The Princess has been promised in marriage to odious Lord Julius (Dominic Cooper) by her very traditional king dad (Ed Stoppard). Dad loves her but needs to marry her off to secure the future of the kingdom. When the Princess says a planned life of submission to a cruel, unworthy husband is "like something out of a fairy tale," it's clear she's not talking about a happy ending.

"The Princess" is an unabashedly feminist action-adventure in which the central character rises from her dormancy to slash the patriarchy. It couldn't be more timely, and it's a good time too.

When the Princess rejects her ill-fitting suitor, Julius seizes her (hence the two brutes) and takes her family's castle. Once she escapes her cell, the film takes on the shape of the martial arts classic "The Raid," with the protagonist having to fight all the way down the tower, through level after level of varied opponents. She gains considerable help from friend and combat trainer Linh (Veronica Ngo), leading to the ultimate confrontation with wedding-bent Julius and his most murderous minion, Moira (Olga Kurylenko).

So how does a medieval damsel-in-distress story come to look less like "Rapunzel" than "The Raid" or "John Wick"? It's directed by Le-Van Kiet, a Vietnamese filmmaker trained at UCLA, whose martial arts actioner "Furie" (2019) became his country's highest-ever grosser. It's produced by Neal Moritz of "Fast and Furious" fame and, natch, Derek Kolstad of the "John Wick" franchise. "The Princess" never reaches the "Suck it, Sir Isaac Newton" levels of "Fast and Furious" absurdity, but it does enjoy the bloody, bone-crunching action that lights up "Wick" fans.

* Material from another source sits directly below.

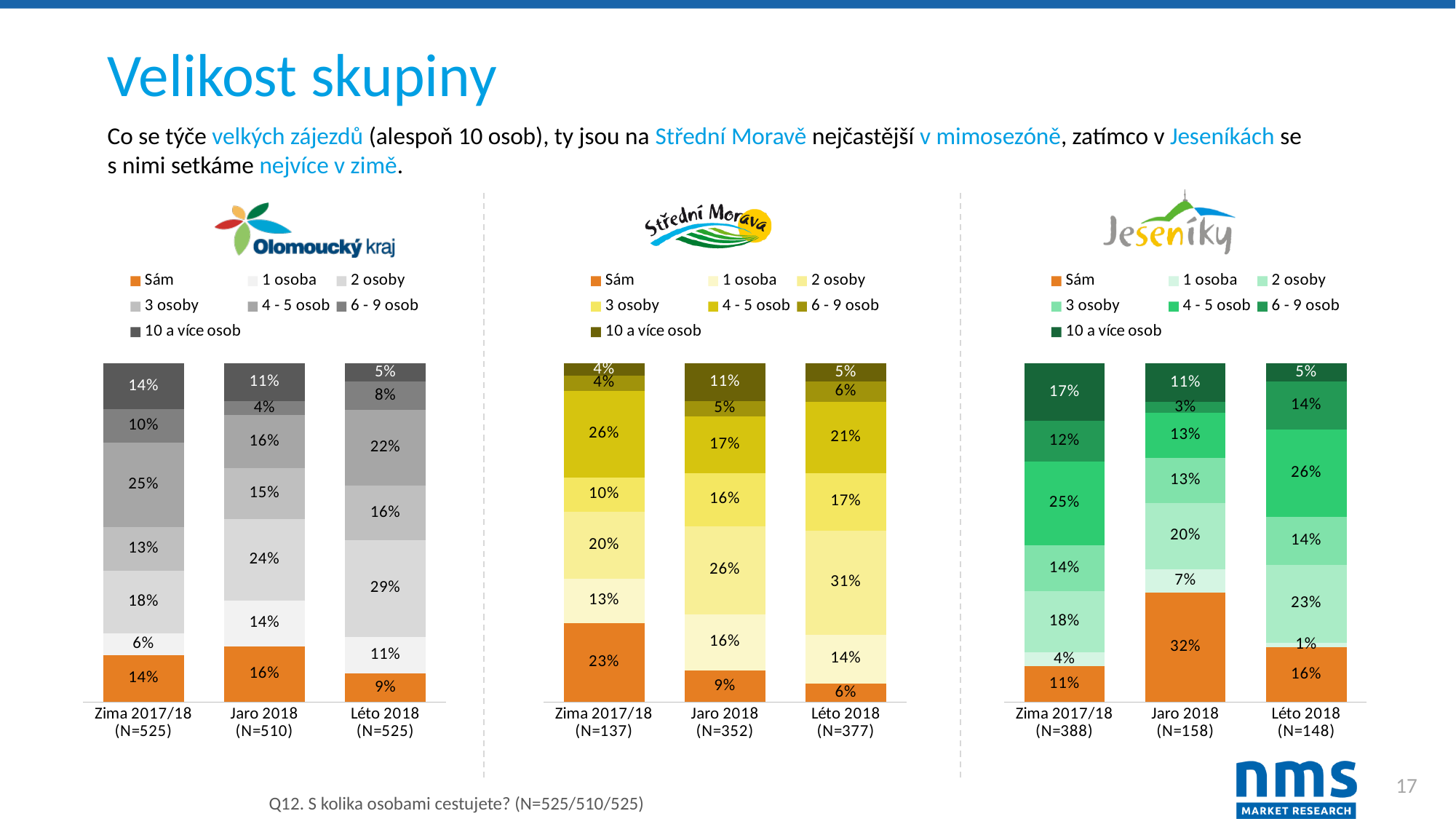
In the Střední Morava chart, which season has the lowest value for 'Sám'? Léto 2018 In the Jeseníky chart, which is larger: the '4 - 5 osob' value in Léto 2018 or in Jaro 2018? Léto 2018 What kind of chart is the Střední Morava chart? Stacked bar chart How many seasons (categories) are shown in the Olomoucký kraj chart? 3 In the Olomoucký kraj chart, what is the value for 'Sám' in Zima 2017/18? 14% What is the sample size (N) shown for Zima 2017/18 in the Střední Morava chart? N=137 In the Olomoucký kraj chart, what is the difference between the '2 osoby' values for Léto 2018 and Zima 2017/18? 11% In the Střední Morava chart, what is the value for '10 a více osob' in Jaro 2018? 11% In the Střední Morava chart, what is the difference between the '2 osoby' values for Léto 2018 and Zima 2017/18? 11% How many series does the legend of the Jeseníky chart list? 7 In the Jeseníky chart, what is the value for 'Sám' in Jaro 2018? 32% In the Jeseníky chart, which season has the highest value for '10 a více osob'? Zima 2017/18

That isn't to say it's nothing but laffs and slashes. The political messages begin in the exposition: The good king's sin in the eyes of the bad guys is his inclusiveness. The pro-immigrant, multiculturalist bent also serves the plot as it explains the Princess' martial arts skills.

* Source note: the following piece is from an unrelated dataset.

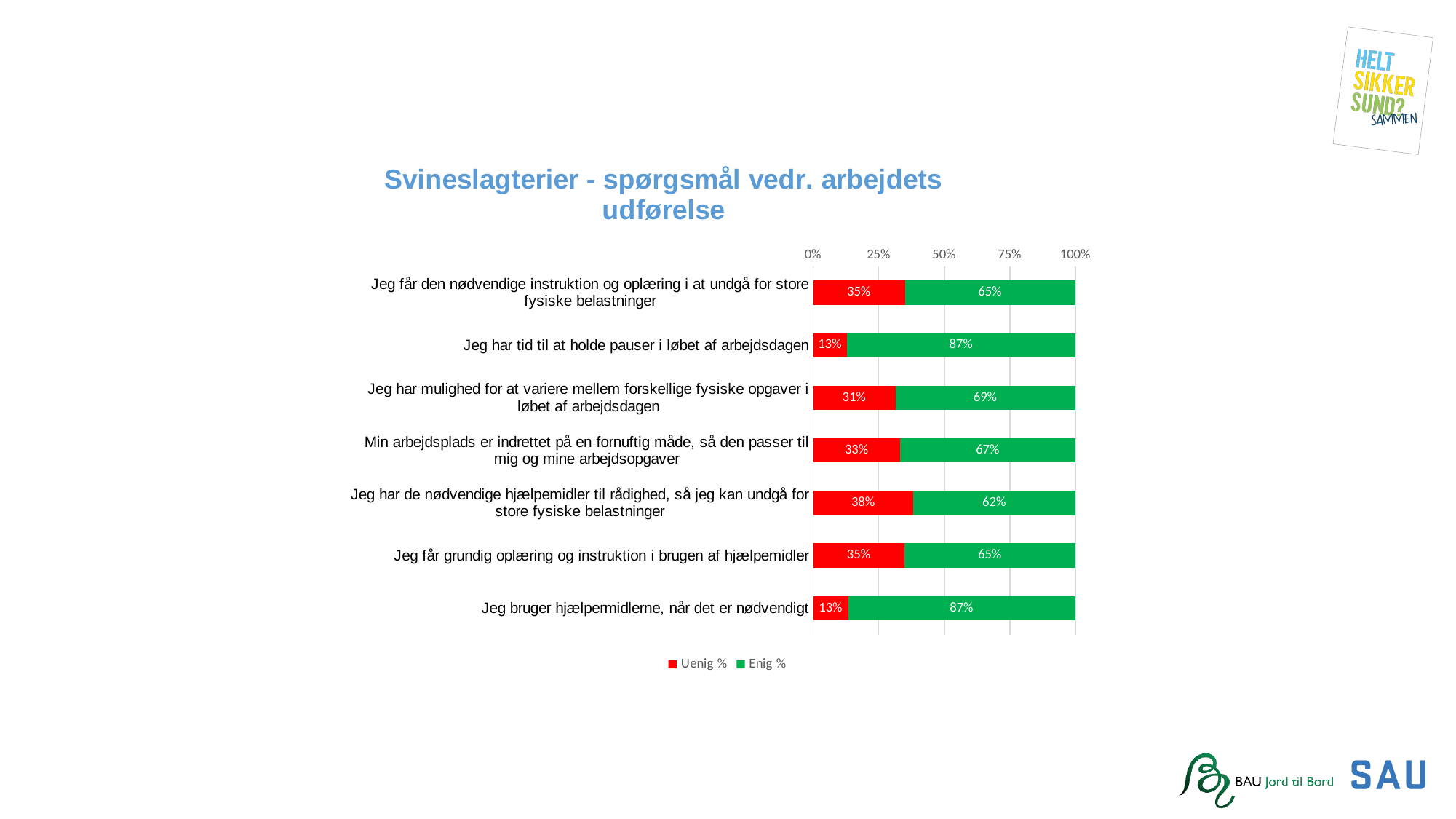
What is the total of the stacked bar for 'Jeg bruger hjælpermidlerne, når det er nødvendigt'? 100% Which is larger: the 'Uenig %' value for 'Jeg får grundig oplæring og instruktion i brugen af hjælpemidler' or for 'Jeg har mulighed for at variere mellem forskellige fysiske opgaver i løbet af arbejdsdagen'? Jeg får grundig oplæring og instruktion i brugen af hjælpemidler What is the 'Enig %' value for 'Jeg har de nødvendige hjælpemidler til rådighed, så jeg kan undgå for store fysiske belastninger'? 62% What is the 'Uenig %' value for 'Jeg har tid til at holde pauser i løbet af arbejdsdagen'? 13% How many statements (categories) are shown in the chart? 7 Which statement has the highest 'Uenig %' value? Jeg har de nødvendige hjælpemidler til rådighed, så jeg kan undgå for store fysiske belastninger Which statement has the lowest 'Enig %' value? Jeg har de nødvendige hjælpemidler til rådighed, så jeg kan undgå for store fysiske belastninger What is the title of the chart? Svineslagterier - spørgsmål vedr. arbejdets udførelse How many series does the legend list? 2 What is the 'Enig %' value for 'Jeg har mulighed for at variere mellem forskellige fysiske opgaver i løbet af arbejdsdagen'? 69% What is the difference between the 'Enig %' and 'Uenig %' values for 'Min arbejdsplads er indrettet på en fornuftig måde, så den passer til mig og mine arbejdsopgaver'? 34% What kind of chart is shown on the slide? Stacked bar chart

As Linh, Ngo makes quite an impression. The veteran Vietnamese Norwegian actress-singer starred in "Furie" and the earlier box office record breaker "The Rebel." She has appeared in a few major U.S. productions ("The Old Guard" as long-lost Quynh, who figures to be a main character in the now-filming sequel; "Da 5 Bloods" as Hanoi Hannah; and as Rose Tico's sister in "Star Wars: The Last Jedi"), but this will likely be most American viewers' first good look at her and her considerable physical abilities. She projects strength and focus and moves with intention. Each strike has purpose and power.

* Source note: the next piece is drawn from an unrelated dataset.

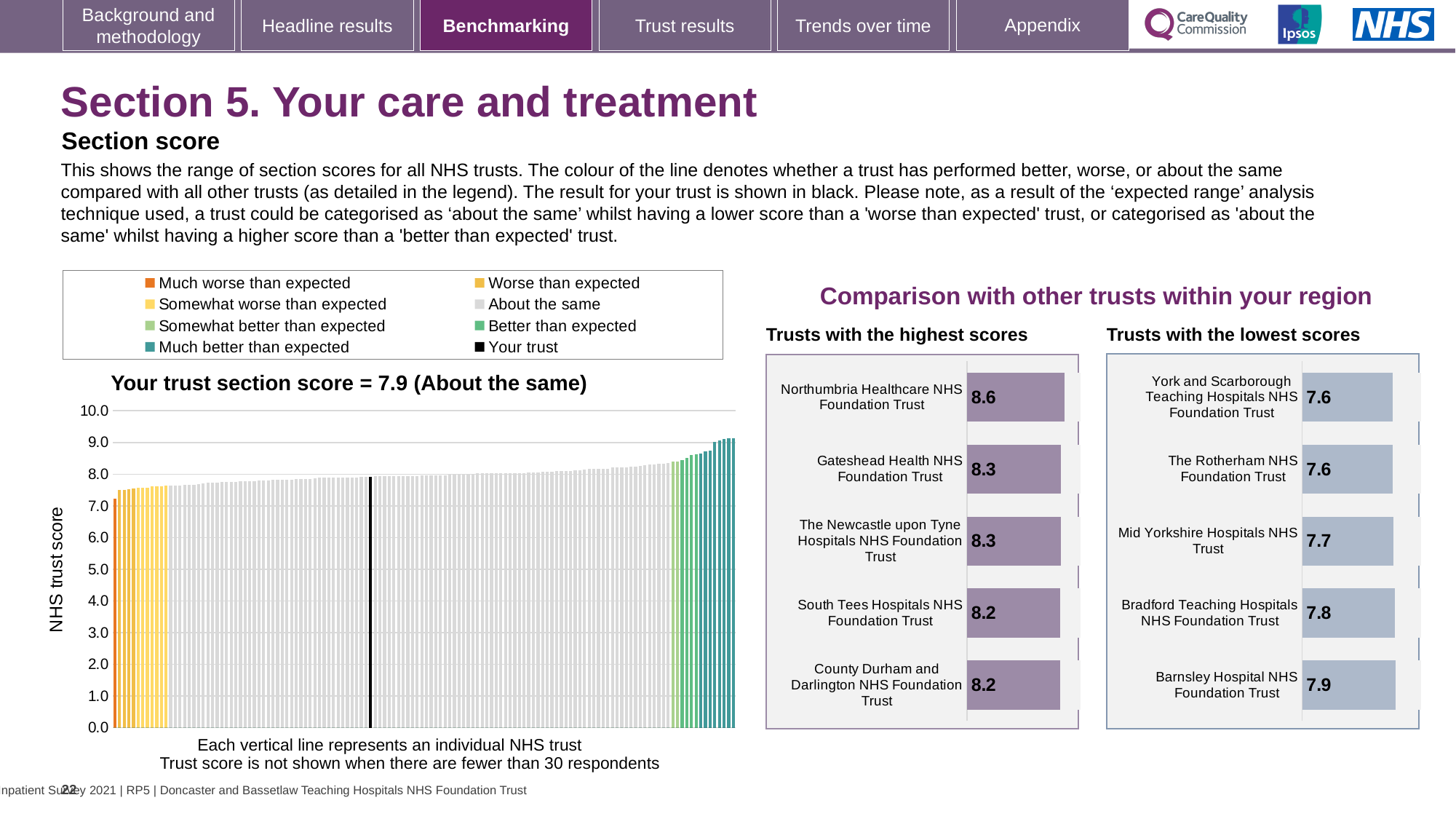
What kind of chart is the large chart on the left showing the range of section scores for all NHS trusts? Bar chart In the 'Trusts with the lowest scores' chart, what is the score for Mid Yorkshire Hospitals NHS Trust? 7.7 In the 'Trusts with the highest scores' chart, which trust has the highest score? Northumbria Healthcare NHS Foundation Trust In the 'Trusts with the highest scores' chart, what is the score for South Tees Hospitals NHS Foundation Trust? 8.2 In the large chart on the left, do the trust scores rise or fall from left to right along the x axis? Rise In the large chart on the left showing all NHS trusts, what is the section score for 'Your trust'? 7.9 In the 'Trusts with the lowest scores' chart, what is the difference between the scores of Barnsley Hospital NHS Foundation Trust and The Rotherham NHS Foundation Trust? 0.3 In the 'Trusts with the lowest scores' chart, which has the larger score: Bradford Teaching Hospitals NHS Foundation Trust or Mid Yorkshire Hospitals NHS Trust? Bradford Teaching Hospitals NHS Foundation Trust In the 'Trusts with the lowest scores' chart, which trust has the highest score? Barnsley Hospital NHS Foundation Trust How many trusts are shown in the 'Trusts with the highest scores' chart? 5 In the 'Trusts with the highest scores' chart, what is the score for Northumbria Healthcare NHS Foundation Trust? 8.6 In the 'Trusts with the highest scores' chart, what is the difference between the scores of Northumbria Healthcare NHS Foundation Trust and County Durham and Darlington NHS Foundation Trust? 0.4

King's performance is committed, and she sports a finely detailed English accent. The film cheekily closes with an apropos ’80s cover you might have fun guessing. This is a rocking "Girls Kick Ass" movie with sincere-seeming social messages. They're sometimes sly: When she's upbraided as a terrible, tradition-bucking oddity, the Princess (who is doing just fine without a man) says, "I was born this way."

The messages can also be blunt as a cudgel, as when one opponent says, mid-death duel, "I underestimated you," and the bloodied-but-not-broken Princess responds, "That's OK. I'm used to that."